Hope this helps. Really, your question was vague..
TG
Byte code is a 'halfway' step. So the Java compiler (javac) will turn the source code into byte code. Machine code is the next step, where the computer takes the byte code, turns it into machine code (which can be read by the computer) and then executes your program by reading the machine code. Computers cannot read source code directly, likewise compilers cannot translate immediately into machine code. You need a halfway step to make programs work.
Note that ELF binaries don't necessarily need to be machine/arch specific per se.
The interesting piece is the "interpreter" header field: it holds a path name to a loader program that's executed instead of the actual binary. This one then is responsible for loading the actual program, loading and linking libraries, etc. This is the way how eg. ld.so comes in.

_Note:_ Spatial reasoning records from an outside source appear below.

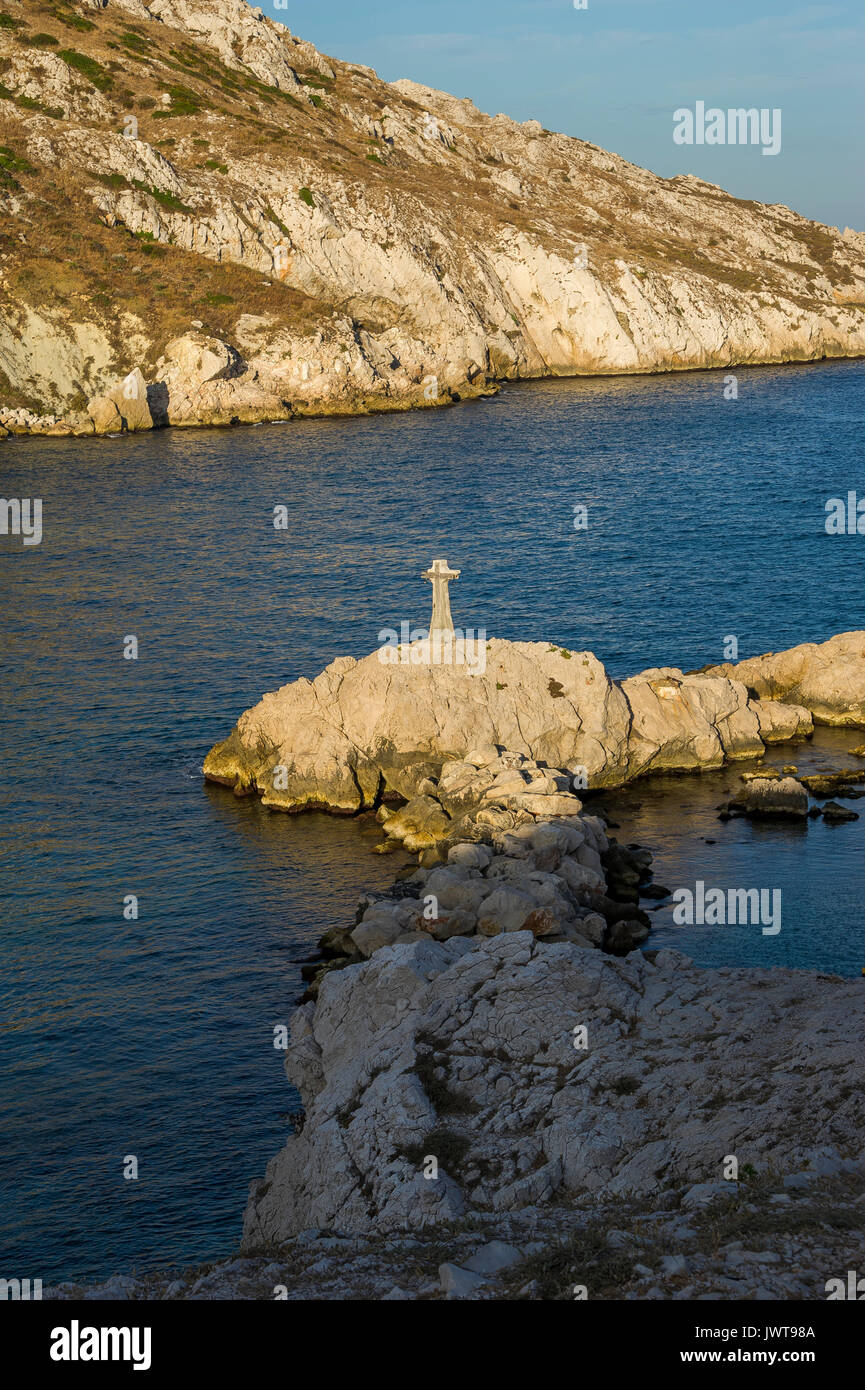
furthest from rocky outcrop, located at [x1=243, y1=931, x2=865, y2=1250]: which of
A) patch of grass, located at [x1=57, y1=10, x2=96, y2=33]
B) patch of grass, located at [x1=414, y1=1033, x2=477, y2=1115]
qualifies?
patch of grass, located at [x1=57, y1=10, x2=96, y2=33]

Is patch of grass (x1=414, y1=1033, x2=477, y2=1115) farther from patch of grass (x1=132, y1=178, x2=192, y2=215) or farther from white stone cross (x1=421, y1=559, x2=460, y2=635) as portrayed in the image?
patch of grass (x1=132, y1=178, x2=192, y2=215)

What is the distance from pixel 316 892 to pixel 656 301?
490 ft

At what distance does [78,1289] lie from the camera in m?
18.4

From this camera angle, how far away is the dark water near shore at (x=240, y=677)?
29844mm

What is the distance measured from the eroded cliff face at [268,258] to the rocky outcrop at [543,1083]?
112270mm

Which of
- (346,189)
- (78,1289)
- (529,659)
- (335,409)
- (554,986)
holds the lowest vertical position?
(78,1289)

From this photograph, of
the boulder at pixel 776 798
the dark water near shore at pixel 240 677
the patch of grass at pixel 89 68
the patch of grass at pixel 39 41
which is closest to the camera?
the dark water near shore at pixel 240 677

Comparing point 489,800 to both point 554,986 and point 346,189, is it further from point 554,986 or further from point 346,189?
point 346,189

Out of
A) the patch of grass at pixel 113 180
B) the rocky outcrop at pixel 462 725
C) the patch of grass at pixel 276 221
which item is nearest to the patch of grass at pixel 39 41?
the patch of grass at pixel 113 180

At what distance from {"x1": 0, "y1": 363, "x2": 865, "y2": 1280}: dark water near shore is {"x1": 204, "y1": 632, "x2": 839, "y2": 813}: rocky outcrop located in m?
1.48

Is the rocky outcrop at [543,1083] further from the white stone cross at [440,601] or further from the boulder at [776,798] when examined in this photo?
the white stone cross at [440,601]
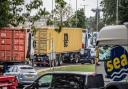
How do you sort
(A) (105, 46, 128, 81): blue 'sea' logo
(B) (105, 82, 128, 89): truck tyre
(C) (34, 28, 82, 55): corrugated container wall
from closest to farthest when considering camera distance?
(B) (105, 82, 128, 89): truck tyre < (A) (105, 46, 128, 81): blue 'sea' logo < (C) (34, 28, 82, 55): corrugated container wall

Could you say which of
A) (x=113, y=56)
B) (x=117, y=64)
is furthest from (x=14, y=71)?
(x=117, y=64)

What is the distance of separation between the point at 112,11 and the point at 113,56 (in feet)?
131

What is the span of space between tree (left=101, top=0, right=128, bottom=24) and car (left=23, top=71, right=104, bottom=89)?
2452 cm

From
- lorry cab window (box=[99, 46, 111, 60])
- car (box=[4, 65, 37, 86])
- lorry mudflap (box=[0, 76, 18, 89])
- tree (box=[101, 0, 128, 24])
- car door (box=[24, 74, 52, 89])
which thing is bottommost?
car (box=[4, 65, 37, 86])

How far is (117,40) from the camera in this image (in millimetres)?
19219

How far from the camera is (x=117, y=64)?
19.0m

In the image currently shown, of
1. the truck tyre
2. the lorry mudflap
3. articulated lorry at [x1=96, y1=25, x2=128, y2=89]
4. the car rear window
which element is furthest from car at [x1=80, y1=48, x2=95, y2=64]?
the lorry mudflap

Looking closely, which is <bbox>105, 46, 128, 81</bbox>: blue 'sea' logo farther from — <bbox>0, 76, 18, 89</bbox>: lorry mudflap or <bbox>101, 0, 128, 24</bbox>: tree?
<bbox>101, 0, 128, 24</bbox>: tree

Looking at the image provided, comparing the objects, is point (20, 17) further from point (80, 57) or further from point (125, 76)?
point (80, 57)

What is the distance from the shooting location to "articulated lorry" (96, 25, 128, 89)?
739 inches

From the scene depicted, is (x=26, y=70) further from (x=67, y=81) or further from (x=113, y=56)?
(x=67, y=81)

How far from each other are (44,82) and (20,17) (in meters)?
9.68

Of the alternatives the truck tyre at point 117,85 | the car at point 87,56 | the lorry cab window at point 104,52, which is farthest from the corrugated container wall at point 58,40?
the truck tyre at point 117,85

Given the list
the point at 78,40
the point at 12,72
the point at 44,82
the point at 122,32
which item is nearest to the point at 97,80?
the point at 44,82
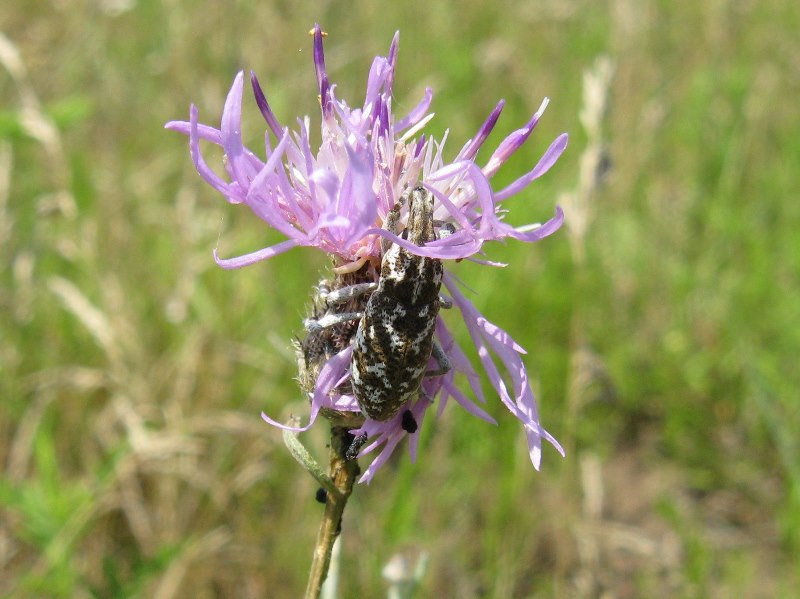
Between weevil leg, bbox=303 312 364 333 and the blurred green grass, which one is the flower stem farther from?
the blurred green grass

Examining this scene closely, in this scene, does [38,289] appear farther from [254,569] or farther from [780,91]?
[780,91]

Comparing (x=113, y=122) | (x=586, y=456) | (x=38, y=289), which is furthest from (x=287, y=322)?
(x=113, y=122)

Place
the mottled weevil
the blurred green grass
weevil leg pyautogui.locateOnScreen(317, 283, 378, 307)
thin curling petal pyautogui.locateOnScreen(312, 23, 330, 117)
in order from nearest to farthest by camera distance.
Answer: the mottled weevil → weevil leg pyautogui.locateOnScreen(317, 283, 378, 307) → thin curling petal pyautogui.locateOnScreen(312, 23, 330, 117) → the blurred green grass

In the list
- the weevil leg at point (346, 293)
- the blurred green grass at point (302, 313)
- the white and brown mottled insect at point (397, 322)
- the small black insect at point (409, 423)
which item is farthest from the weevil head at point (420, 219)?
Answer: the blurred green grass at point (302, 313)

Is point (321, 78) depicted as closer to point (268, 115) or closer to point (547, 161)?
point (268, 115)

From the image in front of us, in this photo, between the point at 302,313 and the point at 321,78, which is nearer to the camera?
the point at 321,78

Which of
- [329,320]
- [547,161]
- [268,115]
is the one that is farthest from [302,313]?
[547,161]

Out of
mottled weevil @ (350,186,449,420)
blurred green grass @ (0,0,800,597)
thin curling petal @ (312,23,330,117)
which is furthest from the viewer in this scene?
blurred green grass @ (0,0,800,597)

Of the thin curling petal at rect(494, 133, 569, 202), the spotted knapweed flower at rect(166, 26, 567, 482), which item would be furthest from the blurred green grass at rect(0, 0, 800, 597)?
the thin curling petal at rect(494, 133, 569, 202)

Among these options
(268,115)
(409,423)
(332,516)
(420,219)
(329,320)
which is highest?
(268,115)
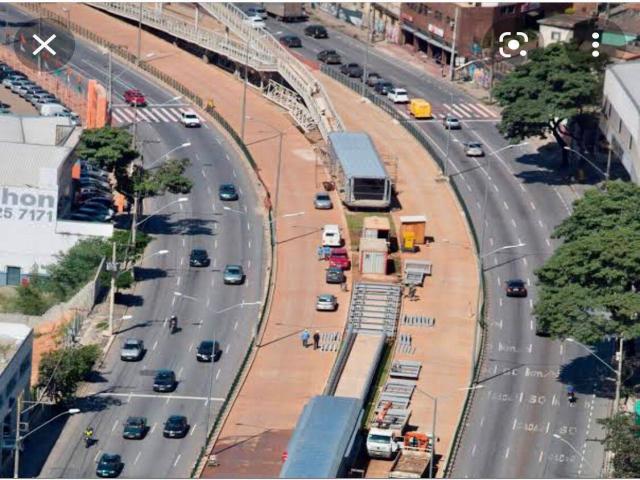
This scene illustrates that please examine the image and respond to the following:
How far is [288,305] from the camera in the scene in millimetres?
179750

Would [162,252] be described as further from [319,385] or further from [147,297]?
[319,385]

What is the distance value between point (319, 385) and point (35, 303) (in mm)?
27728

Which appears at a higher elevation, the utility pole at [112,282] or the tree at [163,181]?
the tree at [163,181]

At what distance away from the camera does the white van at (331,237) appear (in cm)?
19062

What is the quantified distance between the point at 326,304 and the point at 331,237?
13.5m

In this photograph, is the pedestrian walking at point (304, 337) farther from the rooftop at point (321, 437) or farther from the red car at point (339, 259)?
the rooftop at point (321, 437)

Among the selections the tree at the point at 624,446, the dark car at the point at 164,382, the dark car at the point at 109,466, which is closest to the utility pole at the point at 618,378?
the tree at the point at 624,446

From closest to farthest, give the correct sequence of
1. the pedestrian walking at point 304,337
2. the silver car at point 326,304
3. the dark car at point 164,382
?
the dark car at point 164,382 → the pedestrian walking at point 304,337 → the silver car at point 326,304

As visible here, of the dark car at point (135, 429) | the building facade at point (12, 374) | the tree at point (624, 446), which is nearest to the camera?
the tree at point (624, 446)

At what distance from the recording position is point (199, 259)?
18750 cm

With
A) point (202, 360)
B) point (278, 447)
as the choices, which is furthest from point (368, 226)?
point (278, 447)

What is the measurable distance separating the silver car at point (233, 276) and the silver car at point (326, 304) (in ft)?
25.5

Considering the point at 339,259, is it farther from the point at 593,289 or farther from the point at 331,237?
the point at 593,289

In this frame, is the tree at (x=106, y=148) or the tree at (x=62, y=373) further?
the tree at (x=106, y=148)
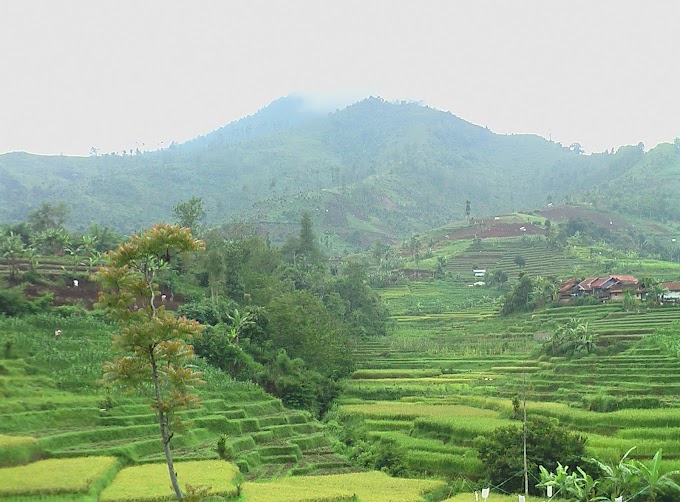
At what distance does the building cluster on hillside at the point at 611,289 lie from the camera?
5969cm

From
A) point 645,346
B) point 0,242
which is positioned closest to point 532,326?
point 645,346

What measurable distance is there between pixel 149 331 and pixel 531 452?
55.0ft

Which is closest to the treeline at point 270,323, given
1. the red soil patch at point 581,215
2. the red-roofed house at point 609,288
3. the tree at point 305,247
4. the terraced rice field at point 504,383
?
the terraced rice field at point 504,383

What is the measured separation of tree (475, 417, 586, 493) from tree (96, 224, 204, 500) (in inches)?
560

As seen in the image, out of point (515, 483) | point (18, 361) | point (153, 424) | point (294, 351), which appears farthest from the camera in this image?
point (294, 351)

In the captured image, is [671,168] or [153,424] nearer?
[153,424]

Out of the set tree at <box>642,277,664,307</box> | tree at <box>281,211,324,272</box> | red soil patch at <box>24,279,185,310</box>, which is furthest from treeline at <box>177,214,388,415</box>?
tree at <box>642,277,664,307</box>

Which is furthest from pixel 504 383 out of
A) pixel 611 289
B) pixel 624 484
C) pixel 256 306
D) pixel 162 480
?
pixel 611 289

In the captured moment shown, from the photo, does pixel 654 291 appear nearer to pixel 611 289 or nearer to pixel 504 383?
pixel 611 289

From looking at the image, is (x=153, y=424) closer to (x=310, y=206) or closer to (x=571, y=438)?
(x=571, y=438)

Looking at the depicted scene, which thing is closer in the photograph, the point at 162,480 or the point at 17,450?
the point at 162,480

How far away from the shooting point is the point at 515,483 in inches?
1029

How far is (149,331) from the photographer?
16.7 m

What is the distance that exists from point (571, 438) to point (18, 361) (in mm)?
25016
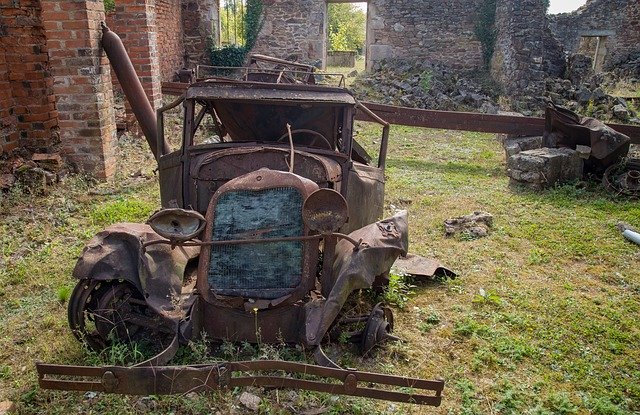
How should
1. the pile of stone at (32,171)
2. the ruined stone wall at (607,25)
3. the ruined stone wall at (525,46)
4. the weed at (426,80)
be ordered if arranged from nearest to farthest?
the pile of stone at (32,171), the ruined stone wall at (525,46), the weed at (426,80), the ruined stone wall at (607,25)

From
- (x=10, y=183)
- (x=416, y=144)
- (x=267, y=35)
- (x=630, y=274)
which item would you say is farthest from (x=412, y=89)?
(x=10, y=183)

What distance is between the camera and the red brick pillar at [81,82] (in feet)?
19.3

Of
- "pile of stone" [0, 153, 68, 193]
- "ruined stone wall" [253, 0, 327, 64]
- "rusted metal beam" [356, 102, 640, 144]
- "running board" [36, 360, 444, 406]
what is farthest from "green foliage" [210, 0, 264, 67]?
"running board" [36, 360, 444, 406]

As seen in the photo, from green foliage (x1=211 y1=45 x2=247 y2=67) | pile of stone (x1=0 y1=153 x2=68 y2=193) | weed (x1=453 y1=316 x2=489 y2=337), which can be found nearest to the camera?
weed (x1=453 y1=316 x2=489 y2=337)

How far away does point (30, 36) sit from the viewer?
20.0 feet

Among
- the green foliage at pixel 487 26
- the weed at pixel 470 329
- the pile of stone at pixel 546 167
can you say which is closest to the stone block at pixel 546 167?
the pile of stone at pixel 546 167

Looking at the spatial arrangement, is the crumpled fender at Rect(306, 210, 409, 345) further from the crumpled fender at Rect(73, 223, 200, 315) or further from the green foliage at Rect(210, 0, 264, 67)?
the green foliage at Rect(210, 0, 264, 67)

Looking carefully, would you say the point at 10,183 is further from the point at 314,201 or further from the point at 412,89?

Theoretically one could create an ELF binary that holds java bytecode (or a complete jar). This just needs some appropriate "interpreter" program which starts up a JVM and loads the code from the binary into it.
Not sure whether this actually has been done before, but certainly possible.
The same can be done w/ quite any non-native code.
It also could serve for direct multiarch support via some VM like qemu:
Let the target platform (libc+linker scripts) put the arch name into the interpreter program name (eg. /lib/ld.so.x86_64, /lib/ld.so.armhf, ...).
Then, on a particular arch (eg. x86_64), the one with native arch name will point to the original ld.so, while the others point to some special one that calls up something like qemu-system-XXX.